ManTech depends on the Pentagon and other government agencies for much of its revenue. Source: Wikimedia Commons.

In the past, one of the fastest paths to success was being a government contractor. Yet even in an era where budget cuts have made the public sector a fickle customer, ManTech International (NASDAQ:MANT) has managed to sustain its prominent place as a provider of innovative technology toward national defense and security agencies in the U.S. government. With services that include data analysis systems for classified intelligence and cyberwarfare defense and security systems, ManTech still plays a key role. Still, coming into Wednesday afternoon's fourth-quarter financial report, ManTech investors wanted to see the company sustain its sales to the maximum extent possible, and unfortunately, ManTech's top-line results fell short of the mark. Let's look more closely at ManTech's results and why it thinks 2015 could be a better year.

ManTech polymer film for advanced optics. Source: ManTech.

ManTech's sales fall on reduced Afghanistan presence

ManTech International's problems mostly showed up in its revenue. Sales came in at just $411.4 million, down 16% from year-ago levels and well short of the $437 million that most investors expected ManTech to post for the quarter. Earnings came in at $0.39, matching the consensus figure among those following the stock, but that was still down year-over-year after adjusting for last year's big goodwill impairment charge.

ManTech blamed much of the sales declines on reduced needs from the Army's efforts in Afghanistan. The company saw its Overseas Contingency Operations support revenue plunge 70% from year-ago figures during the quarter, largely matching the two-thirds decline in full-year sales connected to the program. That also played a big role in ManTech's 2014 revenue drop of 23%.

Nevertheless, ManTech did the best it could with what revenue it could find. Operating margins improved to 5.8%, beating lower levels from earlier in the year. The company also touted better cash management and its healthy balance sheet.

ManTech executives tried to look at the results as a turning point for the company. As CEO George Pedersen noted, "[W]e invested heavily in 2014 -- in business development and research and development to drive new awards, in acquisitions to expand our presence in growing markets such as federal health care and homeland security, and in internal systems to generate efficiencies." By doing so, ManTech hopes to put itself in a better position to reap more success in the future.

Will ManTech prosper in 2015?

ManTech is also upbeat about its opportunities in the coming year. "2015 should bring improved financial success and growth," said Pedersen, citing $4.6 billion in proposals waiting for a final decision. With $361 million in contract awards during the quarter, ManTech sees even greater proposal activity in the coming year, and it expects to get more than its fair share of the increased awards as a result.

Protecting digital identities is of critical importance for military personnel. Source: ManTech.

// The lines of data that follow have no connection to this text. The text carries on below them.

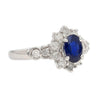 1.16 Carat Oval Blue Sapphire and Diamond Textured Halo Platinum Ring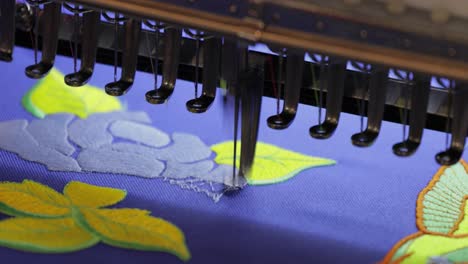 automatic industrial sewing machine for stitch by digital pattern. modern textile industry.
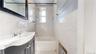 Full bathroom featuring tile walls, vanity, radiator, and shower / bathtub combination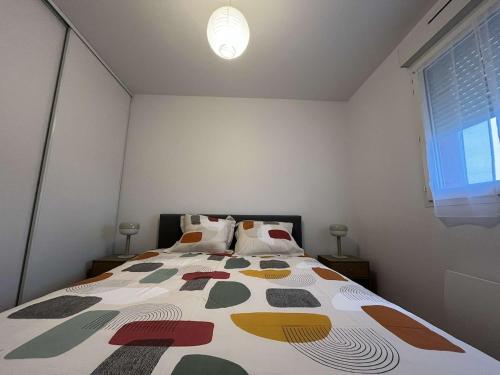 une chambre avec un lit avec une couette colorée dans l'établissement Appartement chaleureux proche du centre et de la plage, à Crozon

Still, ManTech investors won't necessarily think that the company set the bar high enough. Revenue guidance of $1.725 billion for 2015 is below the $1.8 billion that investors want to see, and while earnings per share guidance for $1.54 would be slightly ahead of the current consensus, it nevertheless reflects business that ManTech might not end up getting.

What ManTech does have going for it is a solid backlog of business. With a current figure of $3.3 billion, ManTech has almost two years' worth of projects to keep it going, including $800 million in funded backlog. That shouldn't stop the company from trying to fill out its project list going forward, but it does provide some cushion against any unexpected future problems.

ManTech investors didn't have a major immediate reaction to the news, with shares unchanged in the first hour of after-market trading following the announcement. In the long run, though, ManTech will have to convince its shareholders that it can make it through a tough government-spending environment and demonstrate its status as a provider of vital, mission-critical solutions that our nation needs for its own security.